Data to process:

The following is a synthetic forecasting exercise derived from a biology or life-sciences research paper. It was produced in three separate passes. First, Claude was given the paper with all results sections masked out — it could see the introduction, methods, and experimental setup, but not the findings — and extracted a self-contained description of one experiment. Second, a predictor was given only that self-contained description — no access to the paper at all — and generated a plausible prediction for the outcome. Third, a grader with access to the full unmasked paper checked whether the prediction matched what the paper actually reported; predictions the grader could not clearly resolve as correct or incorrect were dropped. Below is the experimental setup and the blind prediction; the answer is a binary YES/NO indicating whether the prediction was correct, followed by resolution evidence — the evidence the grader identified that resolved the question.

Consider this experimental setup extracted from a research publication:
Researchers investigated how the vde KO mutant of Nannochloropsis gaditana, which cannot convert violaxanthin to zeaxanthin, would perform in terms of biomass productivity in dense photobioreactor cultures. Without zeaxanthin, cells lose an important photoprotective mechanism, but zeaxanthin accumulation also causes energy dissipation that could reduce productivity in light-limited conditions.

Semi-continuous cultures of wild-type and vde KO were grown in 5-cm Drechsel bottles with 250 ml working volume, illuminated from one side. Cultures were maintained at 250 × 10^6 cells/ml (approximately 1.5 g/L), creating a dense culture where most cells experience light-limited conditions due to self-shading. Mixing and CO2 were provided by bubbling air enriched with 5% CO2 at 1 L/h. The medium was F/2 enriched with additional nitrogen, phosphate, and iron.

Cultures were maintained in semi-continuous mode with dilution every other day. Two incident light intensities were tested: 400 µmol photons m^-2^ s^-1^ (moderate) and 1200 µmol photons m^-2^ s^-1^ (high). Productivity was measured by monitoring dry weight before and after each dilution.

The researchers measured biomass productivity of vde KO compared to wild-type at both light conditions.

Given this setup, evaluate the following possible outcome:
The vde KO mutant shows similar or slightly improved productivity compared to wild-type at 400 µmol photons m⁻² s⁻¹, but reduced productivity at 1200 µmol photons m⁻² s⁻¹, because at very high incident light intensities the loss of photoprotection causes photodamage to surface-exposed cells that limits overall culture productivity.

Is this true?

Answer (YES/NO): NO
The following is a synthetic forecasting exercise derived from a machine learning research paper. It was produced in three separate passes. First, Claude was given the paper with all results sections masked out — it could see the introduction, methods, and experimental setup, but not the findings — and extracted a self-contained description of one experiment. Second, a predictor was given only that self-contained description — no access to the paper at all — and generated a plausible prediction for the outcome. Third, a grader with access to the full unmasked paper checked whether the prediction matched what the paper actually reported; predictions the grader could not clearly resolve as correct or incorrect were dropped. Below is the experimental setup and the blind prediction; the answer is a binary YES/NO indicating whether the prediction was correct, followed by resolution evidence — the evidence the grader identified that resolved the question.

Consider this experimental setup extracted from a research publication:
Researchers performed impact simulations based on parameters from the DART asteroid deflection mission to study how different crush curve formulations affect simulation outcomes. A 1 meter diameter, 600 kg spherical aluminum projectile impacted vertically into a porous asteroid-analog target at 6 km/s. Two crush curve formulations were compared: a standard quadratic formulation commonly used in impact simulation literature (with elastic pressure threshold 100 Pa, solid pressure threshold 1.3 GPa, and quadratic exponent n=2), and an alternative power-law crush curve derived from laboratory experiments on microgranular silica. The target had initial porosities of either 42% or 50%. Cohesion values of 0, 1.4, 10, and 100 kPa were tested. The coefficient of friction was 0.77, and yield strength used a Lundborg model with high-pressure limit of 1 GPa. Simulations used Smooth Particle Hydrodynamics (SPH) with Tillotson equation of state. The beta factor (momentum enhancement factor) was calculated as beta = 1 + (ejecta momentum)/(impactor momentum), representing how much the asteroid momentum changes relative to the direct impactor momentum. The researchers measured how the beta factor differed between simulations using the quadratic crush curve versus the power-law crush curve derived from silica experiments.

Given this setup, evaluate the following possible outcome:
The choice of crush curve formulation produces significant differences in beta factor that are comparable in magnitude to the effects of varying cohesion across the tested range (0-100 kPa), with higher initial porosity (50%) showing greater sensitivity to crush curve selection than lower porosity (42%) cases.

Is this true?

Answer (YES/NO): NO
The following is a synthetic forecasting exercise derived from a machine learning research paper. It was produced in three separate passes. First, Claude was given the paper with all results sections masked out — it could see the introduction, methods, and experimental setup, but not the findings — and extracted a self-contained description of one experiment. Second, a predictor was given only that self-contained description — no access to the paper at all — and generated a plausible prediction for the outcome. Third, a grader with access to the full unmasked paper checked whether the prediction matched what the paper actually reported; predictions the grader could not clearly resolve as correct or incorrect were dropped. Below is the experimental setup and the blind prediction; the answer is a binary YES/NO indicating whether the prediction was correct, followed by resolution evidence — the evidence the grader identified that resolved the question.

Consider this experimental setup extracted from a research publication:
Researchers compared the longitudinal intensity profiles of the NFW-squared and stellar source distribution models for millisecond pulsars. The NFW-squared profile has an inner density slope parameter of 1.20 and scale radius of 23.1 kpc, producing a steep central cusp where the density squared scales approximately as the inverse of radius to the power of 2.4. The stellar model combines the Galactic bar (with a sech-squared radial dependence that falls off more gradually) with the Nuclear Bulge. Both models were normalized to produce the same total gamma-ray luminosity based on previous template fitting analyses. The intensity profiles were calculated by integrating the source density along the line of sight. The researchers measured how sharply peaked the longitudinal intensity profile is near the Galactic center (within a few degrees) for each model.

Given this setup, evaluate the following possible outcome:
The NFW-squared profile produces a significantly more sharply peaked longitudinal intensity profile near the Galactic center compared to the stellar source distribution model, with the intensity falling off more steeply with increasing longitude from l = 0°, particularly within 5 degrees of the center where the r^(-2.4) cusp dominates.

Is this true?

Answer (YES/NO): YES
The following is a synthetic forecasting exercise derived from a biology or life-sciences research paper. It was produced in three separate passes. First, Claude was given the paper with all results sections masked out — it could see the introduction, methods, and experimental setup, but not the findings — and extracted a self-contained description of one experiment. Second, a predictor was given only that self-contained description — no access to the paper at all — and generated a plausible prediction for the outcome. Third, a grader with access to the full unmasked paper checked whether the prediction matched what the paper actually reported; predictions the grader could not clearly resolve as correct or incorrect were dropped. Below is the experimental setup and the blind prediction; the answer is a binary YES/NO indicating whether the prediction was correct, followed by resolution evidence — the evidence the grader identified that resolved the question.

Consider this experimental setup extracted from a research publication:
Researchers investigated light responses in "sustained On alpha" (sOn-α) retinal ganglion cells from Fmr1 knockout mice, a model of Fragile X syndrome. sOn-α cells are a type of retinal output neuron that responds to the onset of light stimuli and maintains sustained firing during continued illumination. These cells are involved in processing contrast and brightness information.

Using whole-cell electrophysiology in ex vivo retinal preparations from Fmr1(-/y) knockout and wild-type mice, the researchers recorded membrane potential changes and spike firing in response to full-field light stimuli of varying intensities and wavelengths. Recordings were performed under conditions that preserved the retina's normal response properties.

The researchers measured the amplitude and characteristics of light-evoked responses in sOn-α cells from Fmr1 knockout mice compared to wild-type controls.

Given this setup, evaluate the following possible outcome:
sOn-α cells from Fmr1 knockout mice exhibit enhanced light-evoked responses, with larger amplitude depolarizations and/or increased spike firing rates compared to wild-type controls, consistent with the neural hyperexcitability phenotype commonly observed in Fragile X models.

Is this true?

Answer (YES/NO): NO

Directions: Down to the last character, restate every record.

Result for this exercise:
The following is a synthetic forecasting exercise derived from a biology or life-sciences research paper. It was produced in three separate passes. First, Claude was given the paper with all results sections masked out — it could see the introduction, methods, and experimental setup, but not the findings — and extracted a self-contained description of one experiment. Second, a predictor was given only that self-contained description — no access to the paper at all — and generated a plausible prediction for the outcome. Third, a grader with access to the full unmasked paper checked whether the prediction matched what the paper actually reported; predictions the grader could not clearly resolve as correct or incorrect were dropped. Below is the experimental setup and the blind prediction; the answer is a binary YES/NO indicating whether the prediction was correct, followed by resolution evidence — the evidence the grader identified that resolved the question.

Consider this experimental setup extracted from a research publication:
Researchers investigated how the vde KO mutant of Nannochloropsis gaditana, which cannot convert violaxanthin to zeaxanthin, would perform in terms of biomass productivity in dense photobioreactor cultures. Without zeaxanthin, cells lose an important photoprotective mechanism, but zeaxanthin accumulation also causes energy dissipation that could reduce productivity in light-limited conditions.

Semi-continuous cultures of wild-type and vde KO were grown in 5-cm Drechsel bottles with 250 ml working volume, illuminated from one side. Cultures were maintained at 250 × 10^6 cells/ml (approximately 1.5 g/L), creating a dense culture where most cells experience light-limited conditions due to self-shading. Mixing and CO2 were provided by bubbling air enriched with 5% CO2 at 1 L/h. The medium was F/2 enriched with additional nitrogen, phosphate, and iron.

Cultures were maintained in semi-continuous mode with dilution every other day. Two incident light intensities were tested: 400 µmol photons m^-2^ s^-1^ (moderate) and 1200 µmol photons m^-2^ s^-1^ (high). Productivity was measured by monitoring dry weight before and after each dilution.

The researchers measured biomass productivity of vde KO compared to wild-type at both light conditions.

Given this setup, evaluate the following possible outcome:
The vde KO mutant shows similar or slightly improved productivity compared to wild-type at 400 µmol photons m⁻² s⁻¹, but reduced productivity at 1200 µmol photons m⁻² s⁻¹, because at very high incident light intensities the loss of photoprotection causes photodamage to surface-exposed cells that limits overall culture productivity.

Is this true?

Answer (YES/NO): NO
The following is a synthetic forecasting exercise derived from a machine learning research paper. It was produced in three separate passes. First, Claude was given the paper with all results sections masked out — it could see the introduction, methods, and experimental setup, but not the findings — and extracted a self-contained description of one experiment. Second, a predictor was given only that self-contained description — no access to the paper at all — and generated a plausible prediction for the outcome. Third, a grader with access to the full unmasked paper checked whether the prediction matched what the paper actually reported; predictions the grader could not clearly resolve as correct or incorrect were dropped. Below is the experimental setup and the blind prediction; the answer is a binary YES/NO indicating whether the prediction was correct, followed by resolution evidence — the evidence the grader identified that resolved the question.

Consider this experimental setup extracted from a research publication:
Researchers performed impact simulations based on parameters from the DART asteroid deflection mission to study how different crush curve formulations affect simulation outcomes. A 1 meter diameter, 600 kg spherical aluminum projectile impacted vertically into a porous asteroid-analog target at 6 km/s. Two crush curve formulations were compared: a standard quadratic formulation commonly used in impact simulation literature (with elastic pressure threshold 100 Pa, solid pressure threshold 1.3 GPa, and quadratic exponent n=2), and an alternative power-law crush curve derived from laboratory experiments on microgranular silica. The target had initial porosities of either 42% or 50%. Cohesion values of 0, 1.4, 10, and 100 kPa were tested. The coefficient of friction was 0.77, and yield strength used a Lundborg model with high-pressure limit of 1 GPa. Simulations used Smooth Particle Hydrodynamics (SPH) with Tillotson equation of state. The beta factor (momentum enhancement factor) was calculated as beta = 1 + (ejecta momentum)/(impactor momentum), representing how much the asteroid momentum changes relative to the direct impactor momentum. The researchers measured how the beta factor differed between simulations using the quadratic crush curve versus the power-law crush curve derived from silica experiments.

Given this setup, evaluate the following possible outcome:
The choice of crush curve formulation produces significant differences in beta factor that are comparable in magnitude to the effects of varying cohesion across the tested range (0-100 kPa), with higher initial porosity (50%) showing greater sensitivity to crush curve selection than lower porosity (42%) cases.

Is this true?

Answer (YES/NO): NO
The following is a synthetic forecasting exercise derived from a machine learning research paper. It was produced in three separate passes. First, Claude was given the paper with all results sections masked out — it could see the introduction, methods, and experimental setup, but not the findings — and extracted a self-contained description of one experiment. Second, a predictor was given only that self-contained description — no access to the paper at all — and generated a plausible prediction for the outcome. Third, a grader with access to the full unmasked paper checked whether the prediction matched what the paper actually reported; predictions the grader could not clearly resolve as correct or incorrect were dropped. Below is the experimental setup and the blind prediction; the answer is a binary YES/NO indicating whether the prediction was correct, followed by resolution evidence — the evidence the grader identified that resolved the question.

Consider this experimental setup extracted from a research publication:
Researchers compared the longitudinal intensity profiles of the NFW-squared and stellar source distribution models for millisecond pulsars. The NFW-squared profile has an inner density slope parameter of 1.20 and scale radius of 23.1 kpc, producing a steep central cusp where the density squared scales approximately as the inverse of radius to the power of 2.4. The stellar model combines the Galactic bar (with a sech-squared radial dependence that falls off more gradually) with the Nuclear Bulge. Both models were normalized to produce the same total gamma-ray luminosity based on previous template fitting analyses. The intensity profiles were calculated by integrating the source density along the line of sight. The researchers measured how sharply peaked the longitudinal intensity profile is near the Galactic center (within a few degrees) for each model.

Given this setup, evaluate the following possible outcome:
The NFW-squared profile produces a significantly more sharply peaked longitudinal intensity profile near the Galactic center compared to the stellar source distribution model, with the intensity falling off more steeply with increasing longitude from l = 0°, particularly within 5 degrees of the center where the r^(-2.4) cusp dominates.

Is this true?

Answer (YES/NO): YES
The following is a synthetic forecasting exercise derived from a biology or life-sciences research paper. It was produced in three separate passes. First, Claude was given the paper with all results sections masked out — it could see the introduction, methods, and experimental setup, but not the findings — and extracted a self-contained description of one experiment. Second, a predictor was given only that self-contained description — no access to the paper at all — and generated a plausible prediction for the outcome. Third, a grader with access to the full unmasked paper checked whether the prediction matched what the paper actually reported; predictions the grader could not clearly resolve as correct or incorrect were dropped. Below is the experimental setup and the blind prediction; the answer is a binary YES/NO indicating whether the prediction was correct, followed by resolution evidence — the evidence the grader identified that resolved the question.

Consider this experimental setup extracted from a research publication:
Researchers investigated light responses in "sustained On alpha" (sOn-α) retinal ganglion cells from Fmr1 knockout mice, a model of Fragile X syndrome. sOn-α cells are a type of retinal output neuron that responds to the onset of light stimuli and maintains sustained firing during continued illumination. These cells are involved in processing contrast and brightness information.

Using whole-cell electrophysiology in ex vivo retinal preparations from Fmr1(-/y) knockout and wild-type mice, the researchers recorded membrane potential changes and spike firing in response to full-field light stimuli of varying intensities and wavelengths. Recordings were performed under conditions that preserved the retina's normal response properties.

The researchers measured the amplitude and characteristics of light-evoked responses in sOn-α cells from Fmr1 knockout mice compared to wild-type controls.

Given this setup, evaluate the following possible outcome:
sOn-α cells from Fmr1 knockout mice exhibit enhanced light-evoked responses, with larger amplitude depolarizations and/or increased spike firing rates compared to wild-type controls, consistent with the neural hyperexcitability phenotype commonly observed in Fragile X models.

Is this true?

Answer (YES/NO): NO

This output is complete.